A train wreck earlier that morning at Shellsburg meant that the Rock Island Line trains were being diverted from Cedar Rapids to Waterloo over Chicago Great Western tracks via Marshalltown. The trains concerned were the No. 21 St Louis-Twin Cities and No. 19 Chicago-Twin Cities; which had been combined into a ten car train with the two locomotives travelling backwards, tender first. The new combined train now had two wooden cars sandwiched between the locomotives, a steel Pullman car, and other steel cars.

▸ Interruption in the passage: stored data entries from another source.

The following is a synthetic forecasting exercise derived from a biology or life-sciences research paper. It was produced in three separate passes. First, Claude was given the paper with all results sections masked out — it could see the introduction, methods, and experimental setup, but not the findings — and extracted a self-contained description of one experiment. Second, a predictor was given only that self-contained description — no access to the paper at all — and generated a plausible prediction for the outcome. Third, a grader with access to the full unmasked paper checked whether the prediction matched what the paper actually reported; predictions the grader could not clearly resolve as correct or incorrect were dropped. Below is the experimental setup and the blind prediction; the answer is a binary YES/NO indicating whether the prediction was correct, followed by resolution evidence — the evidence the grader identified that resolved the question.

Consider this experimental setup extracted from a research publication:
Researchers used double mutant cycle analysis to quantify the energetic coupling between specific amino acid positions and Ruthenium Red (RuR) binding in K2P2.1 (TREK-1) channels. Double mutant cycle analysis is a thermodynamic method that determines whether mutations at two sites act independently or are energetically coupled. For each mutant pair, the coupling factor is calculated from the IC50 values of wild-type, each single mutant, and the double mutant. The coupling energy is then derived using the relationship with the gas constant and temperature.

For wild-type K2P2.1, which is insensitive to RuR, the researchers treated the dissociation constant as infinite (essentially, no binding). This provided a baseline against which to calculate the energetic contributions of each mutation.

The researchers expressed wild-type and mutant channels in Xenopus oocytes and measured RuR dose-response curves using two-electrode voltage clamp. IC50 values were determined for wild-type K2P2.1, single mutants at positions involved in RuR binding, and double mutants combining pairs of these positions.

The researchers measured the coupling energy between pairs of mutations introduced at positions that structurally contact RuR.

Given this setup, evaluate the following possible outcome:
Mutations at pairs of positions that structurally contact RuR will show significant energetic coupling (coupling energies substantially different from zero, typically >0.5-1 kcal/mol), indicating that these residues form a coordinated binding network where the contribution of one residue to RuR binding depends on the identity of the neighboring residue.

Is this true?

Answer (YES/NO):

Between Green Mountain and Gladbrook, just east of the Marshall County border, the lead engine left the tracks and hit a clay embankment coming to a sudden stop. The steel cars sliced through the two wooden coaches: a smoking car and a ladies' day coach containing many children. There were no fatalities in the Pullman cars. One of the uninjured passengers said, "I saw women in the coach crushed into a bleeding mass, their bodies twisted out of human shape. I have seen what I shall see all my life when I dream." A relief train arrived two hours after the accident. It was later reported, "The sight was one of horribly crushed, mutilated, and dismembered bodies."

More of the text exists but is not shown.